> [What is needed]
Decide whether each statement agrees with the abstract on honey-loaded alginate formulations. For each, answer yes or no and quote the deciding words.
1. The comparator honey came from New Zealand.
2. The pre-gel solutions contained 50% (w/v) honey.
3. The storage stability study lasted 12 months.

------ Document extract ------

Design, Preparation, and Physicochemical Characterisation of Alginate-Based Honey-Loaded Topical Formulations

Honey has widespread use as a nutritional supplement and flavouring agent. Its diverse bioactivities, including antioxidant, antimicrobial, antidiabetic, anti-inflammatory, and anticancer properties, have also made it an aspirant natural product for therapeutic applications. Honey is highly viscous and very sticky, and its acceptance as a medicinal product will require formulation into products that are not only effective but also convenient for consumers to use. This study presents the design, preparation, and physicochemical characterisation of three types of alginate-based topical formulations incorporating a honey. The honeys applied were from Western Australia, comprising a Jarrah honey, two types of Manuka honeys, and a Coastal Peppermint honey. A New Zealand Manuka honey served as comparator honey. The three formulations were a pre-gel solution consisting of 2–3% (w/v) sodium alginate solution with 70% (w/v) honey, as well as a wet sheet and a dry sheet. The latter two formulations were obtained by further processing the respective pre-gel solutions. Physical properties of the different honey-loaded pre-gel solutions (i.e., pH, colour profile, moisture content, spreadability, and viscosity), wet sheets (i.e., dimension, morphology, and tensile strength) and dry sheets (i.e., dimension, morphology, tensile strength, and swelling index) were determined. High-Performance Thin-Layer Chromatography was applied to analyse selected non-sugar honey constituents to assess the impacts of formulation on the honey chemical composition. This study demonstrates that, irrespective of the honey type utilised, the developed manufacturing techniques yielded topical formulations with high honey content while preserving the integrity of the honey constituents. A storage stability study was conducted on formulations containing the WA Jarrah or Manuka 2 honey. The samples, appropriately packaged and stored over 6 months at 5, 30, and 40 °C, were shown to retain all physical characteristics with no loss of integrity of the monitored honey constituents.

------ Extracted entries ------

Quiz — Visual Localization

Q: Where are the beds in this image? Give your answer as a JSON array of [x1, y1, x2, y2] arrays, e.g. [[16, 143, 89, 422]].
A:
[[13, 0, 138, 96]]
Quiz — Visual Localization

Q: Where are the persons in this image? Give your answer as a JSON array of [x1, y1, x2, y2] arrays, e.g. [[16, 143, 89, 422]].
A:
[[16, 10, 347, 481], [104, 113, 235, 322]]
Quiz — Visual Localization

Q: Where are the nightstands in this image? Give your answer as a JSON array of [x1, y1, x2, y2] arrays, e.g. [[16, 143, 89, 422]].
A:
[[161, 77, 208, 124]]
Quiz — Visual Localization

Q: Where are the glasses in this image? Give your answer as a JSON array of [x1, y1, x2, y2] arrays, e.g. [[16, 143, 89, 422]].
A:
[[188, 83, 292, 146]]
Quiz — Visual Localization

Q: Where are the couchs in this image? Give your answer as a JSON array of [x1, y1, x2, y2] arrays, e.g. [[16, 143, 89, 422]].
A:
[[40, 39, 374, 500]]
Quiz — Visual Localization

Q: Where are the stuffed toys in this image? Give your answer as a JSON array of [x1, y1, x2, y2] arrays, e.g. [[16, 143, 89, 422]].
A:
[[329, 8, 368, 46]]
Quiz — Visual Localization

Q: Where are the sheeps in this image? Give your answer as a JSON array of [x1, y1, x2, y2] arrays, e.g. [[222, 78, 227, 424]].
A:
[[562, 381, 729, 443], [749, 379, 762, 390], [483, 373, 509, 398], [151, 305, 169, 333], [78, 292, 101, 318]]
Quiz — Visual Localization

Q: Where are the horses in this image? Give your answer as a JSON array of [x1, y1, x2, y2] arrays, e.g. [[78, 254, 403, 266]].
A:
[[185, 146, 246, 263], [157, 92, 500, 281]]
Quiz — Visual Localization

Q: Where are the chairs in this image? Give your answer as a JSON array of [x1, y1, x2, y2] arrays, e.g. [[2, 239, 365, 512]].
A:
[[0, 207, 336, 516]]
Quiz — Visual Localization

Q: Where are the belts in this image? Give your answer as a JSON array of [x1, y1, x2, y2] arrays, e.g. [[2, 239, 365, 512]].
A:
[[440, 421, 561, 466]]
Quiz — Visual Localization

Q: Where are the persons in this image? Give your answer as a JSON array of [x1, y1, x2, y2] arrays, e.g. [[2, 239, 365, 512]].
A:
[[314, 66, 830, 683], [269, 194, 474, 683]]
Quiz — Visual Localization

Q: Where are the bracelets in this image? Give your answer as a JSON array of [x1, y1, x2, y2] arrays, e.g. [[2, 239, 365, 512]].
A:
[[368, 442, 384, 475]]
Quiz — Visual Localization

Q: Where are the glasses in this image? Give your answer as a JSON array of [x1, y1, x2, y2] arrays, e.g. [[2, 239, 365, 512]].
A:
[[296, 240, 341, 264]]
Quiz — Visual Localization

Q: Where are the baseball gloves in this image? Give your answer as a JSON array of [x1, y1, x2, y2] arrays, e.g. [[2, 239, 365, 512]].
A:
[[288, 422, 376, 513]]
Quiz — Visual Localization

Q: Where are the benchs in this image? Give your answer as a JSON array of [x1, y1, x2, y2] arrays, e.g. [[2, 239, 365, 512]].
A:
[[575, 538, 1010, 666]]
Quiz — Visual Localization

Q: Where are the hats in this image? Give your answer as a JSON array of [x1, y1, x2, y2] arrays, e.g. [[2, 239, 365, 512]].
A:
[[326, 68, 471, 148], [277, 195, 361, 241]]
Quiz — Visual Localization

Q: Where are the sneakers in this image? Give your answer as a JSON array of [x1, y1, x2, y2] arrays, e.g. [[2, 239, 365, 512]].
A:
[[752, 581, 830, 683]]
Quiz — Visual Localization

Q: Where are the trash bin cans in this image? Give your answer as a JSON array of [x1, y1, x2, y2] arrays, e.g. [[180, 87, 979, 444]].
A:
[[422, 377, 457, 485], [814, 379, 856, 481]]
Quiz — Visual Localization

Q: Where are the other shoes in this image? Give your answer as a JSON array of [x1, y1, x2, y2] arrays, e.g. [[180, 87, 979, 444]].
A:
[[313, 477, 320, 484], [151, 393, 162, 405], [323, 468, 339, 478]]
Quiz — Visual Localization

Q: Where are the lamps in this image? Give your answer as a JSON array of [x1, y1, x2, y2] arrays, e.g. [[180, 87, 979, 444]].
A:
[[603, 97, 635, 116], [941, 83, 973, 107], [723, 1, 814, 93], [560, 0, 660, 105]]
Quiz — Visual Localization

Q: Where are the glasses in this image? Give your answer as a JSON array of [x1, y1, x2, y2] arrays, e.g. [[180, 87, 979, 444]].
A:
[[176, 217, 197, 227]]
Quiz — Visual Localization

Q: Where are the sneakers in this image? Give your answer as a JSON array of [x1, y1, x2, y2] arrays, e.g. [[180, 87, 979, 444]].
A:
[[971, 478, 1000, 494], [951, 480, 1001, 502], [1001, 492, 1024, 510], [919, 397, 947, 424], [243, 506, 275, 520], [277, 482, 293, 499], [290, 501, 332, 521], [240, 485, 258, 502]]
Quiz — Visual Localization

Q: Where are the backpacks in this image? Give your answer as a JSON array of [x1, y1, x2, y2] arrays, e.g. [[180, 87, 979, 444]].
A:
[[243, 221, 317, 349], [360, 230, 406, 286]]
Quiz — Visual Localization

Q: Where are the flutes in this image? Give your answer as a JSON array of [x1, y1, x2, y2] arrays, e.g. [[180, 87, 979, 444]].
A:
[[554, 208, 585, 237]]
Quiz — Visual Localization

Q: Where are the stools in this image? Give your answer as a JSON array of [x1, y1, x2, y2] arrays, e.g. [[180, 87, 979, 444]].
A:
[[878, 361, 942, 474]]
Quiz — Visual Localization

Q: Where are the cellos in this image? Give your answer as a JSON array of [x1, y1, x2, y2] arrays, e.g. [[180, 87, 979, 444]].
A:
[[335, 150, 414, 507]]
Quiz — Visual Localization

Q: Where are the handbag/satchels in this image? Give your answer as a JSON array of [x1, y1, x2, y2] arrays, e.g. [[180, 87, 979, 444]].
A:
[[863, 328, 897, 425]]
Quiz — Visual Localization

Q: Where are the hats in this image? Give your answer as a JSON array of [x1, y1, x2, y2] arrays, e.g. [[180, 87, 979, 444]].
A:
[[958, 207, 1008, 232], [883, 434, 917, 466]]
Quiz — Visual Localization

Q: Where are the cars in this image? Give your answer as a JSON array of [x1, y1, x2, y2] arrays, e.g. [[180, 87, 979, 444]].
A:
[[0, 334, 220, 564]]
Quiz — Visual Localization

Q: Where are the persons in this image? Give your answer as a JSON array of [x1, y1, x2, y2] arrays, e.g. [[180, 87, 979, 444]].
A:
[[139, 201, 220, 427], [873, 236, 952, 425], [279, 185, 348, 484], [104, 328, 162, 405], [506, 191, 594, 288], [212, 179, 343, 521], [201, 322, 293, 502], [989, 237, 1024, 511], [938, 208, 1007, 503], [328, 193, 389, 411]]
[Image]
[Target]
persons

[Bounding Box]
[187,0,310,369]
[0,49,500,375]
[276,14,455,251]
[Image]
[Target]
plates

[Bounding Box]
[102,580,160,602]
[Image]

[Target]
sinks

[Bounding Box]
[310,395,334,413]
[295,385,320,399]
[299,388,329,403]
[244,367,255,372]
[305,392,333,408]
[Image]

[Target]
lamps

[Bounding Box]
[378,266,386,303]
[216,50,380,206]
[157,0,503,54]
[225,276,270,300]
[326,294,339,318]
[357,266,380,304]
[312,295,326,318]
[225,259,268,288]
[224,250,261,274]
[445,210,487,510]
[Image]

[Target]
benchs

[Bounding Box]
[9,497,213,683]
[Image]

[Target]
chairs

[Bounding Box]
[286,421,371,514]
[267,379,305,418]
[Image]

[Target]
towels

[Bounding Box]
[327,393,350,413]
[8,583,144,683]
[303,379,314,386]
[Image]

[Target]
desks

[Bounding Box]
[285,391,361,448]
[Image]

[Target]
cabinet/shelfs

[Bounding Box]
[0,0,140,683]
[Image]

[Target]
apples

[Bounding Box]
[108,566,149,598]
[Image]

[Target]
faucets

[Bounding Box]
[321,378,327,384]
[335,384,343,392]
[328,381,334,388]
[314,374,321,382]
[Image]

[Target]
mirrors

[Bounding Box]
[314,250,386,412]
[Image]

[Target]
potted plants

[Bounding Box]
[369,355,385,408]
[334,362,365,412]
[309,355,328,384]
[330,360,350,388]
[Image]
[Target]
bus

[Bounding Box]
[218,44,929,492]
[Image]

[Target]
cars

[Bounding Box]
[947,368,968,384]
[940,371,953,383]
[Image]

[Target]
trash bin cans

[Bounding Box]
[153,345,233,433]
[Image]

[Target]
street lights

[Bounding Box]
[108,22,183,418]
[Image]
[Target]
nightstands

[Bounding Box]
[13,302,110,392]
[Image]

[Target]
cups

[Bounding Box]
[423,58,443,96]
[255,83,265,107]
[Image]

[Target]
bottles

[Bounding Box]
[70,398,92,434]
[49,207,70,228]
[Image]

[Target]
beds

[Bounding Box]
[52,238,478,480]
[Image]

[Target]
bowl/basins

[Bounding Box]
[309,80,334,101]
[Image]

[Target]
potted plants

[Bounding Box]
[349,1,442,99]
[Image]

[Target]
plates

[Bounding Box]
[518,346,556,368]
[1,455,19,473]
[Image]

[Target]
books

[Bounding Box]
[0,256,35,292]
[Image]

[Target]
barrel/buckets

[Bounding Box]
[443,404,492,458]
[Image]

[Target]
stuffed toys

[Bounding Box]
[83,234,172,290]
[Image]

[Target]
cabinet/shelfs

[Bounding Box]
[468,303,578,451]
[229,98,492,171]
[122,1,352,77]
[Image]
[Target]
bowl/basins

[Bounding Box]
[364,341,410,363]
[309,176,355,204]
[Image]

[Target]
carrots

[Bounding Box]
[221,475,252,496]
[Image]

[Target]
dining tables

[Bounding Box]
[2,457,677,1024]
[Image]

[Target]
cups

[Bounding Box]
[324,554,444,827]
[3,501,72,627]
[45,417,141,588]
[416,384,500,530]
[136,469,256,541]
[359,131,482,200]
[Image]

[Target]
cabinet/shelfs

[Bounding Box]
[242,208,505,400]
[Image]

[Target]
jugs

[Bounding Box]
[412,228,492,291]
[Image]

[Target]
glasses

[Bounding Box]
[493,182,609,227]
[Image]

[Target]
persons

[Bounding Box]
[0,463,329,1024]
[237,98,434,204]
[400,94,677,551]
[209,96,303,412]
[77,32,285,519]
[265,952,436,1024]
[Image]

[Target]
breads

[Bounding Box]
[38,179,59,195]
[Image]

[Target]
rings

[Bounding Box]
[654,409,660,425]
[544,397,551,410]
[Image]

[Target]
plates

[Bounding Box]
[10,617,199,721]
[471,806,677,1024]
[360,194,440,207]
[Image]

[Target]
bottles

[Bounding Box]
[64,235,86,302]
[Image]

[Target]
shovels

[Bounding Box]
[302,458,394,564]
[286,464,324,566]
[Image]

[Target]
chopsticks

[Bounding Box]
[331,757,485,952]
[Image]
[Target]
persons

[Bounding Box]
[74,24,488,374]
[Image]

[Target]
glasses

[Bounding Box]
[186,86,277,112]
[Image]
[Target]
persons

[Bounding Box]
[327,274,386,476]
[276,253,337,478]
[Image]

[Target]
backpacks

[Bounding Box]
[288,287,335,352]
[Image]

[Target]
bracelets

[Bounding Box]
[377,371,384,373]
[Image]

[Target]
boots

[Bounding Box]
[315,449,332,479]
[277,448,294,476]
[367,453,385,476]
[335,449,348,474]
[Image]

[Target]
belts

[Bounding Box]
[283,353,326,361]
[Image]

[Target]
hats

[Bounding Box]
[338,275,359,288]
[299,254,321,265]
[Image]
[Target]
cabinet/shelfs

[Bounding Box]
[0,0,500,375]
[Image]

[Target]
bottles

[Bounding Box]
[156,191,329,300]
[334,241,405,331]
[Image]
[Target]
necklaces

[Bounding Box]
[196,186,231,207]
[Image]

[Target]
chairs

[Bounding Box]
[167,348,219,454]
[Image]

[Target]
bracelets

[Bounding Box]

------

> [Solution to this problem]
1. Yes: "A New Zealand Manuka honey served as comparator honey."
2. No: "2–3% (w/v) sodium alginate solution with 70% (w/v) honey"
3. No: "stored over 6 months at 5, 30, and 40 °C"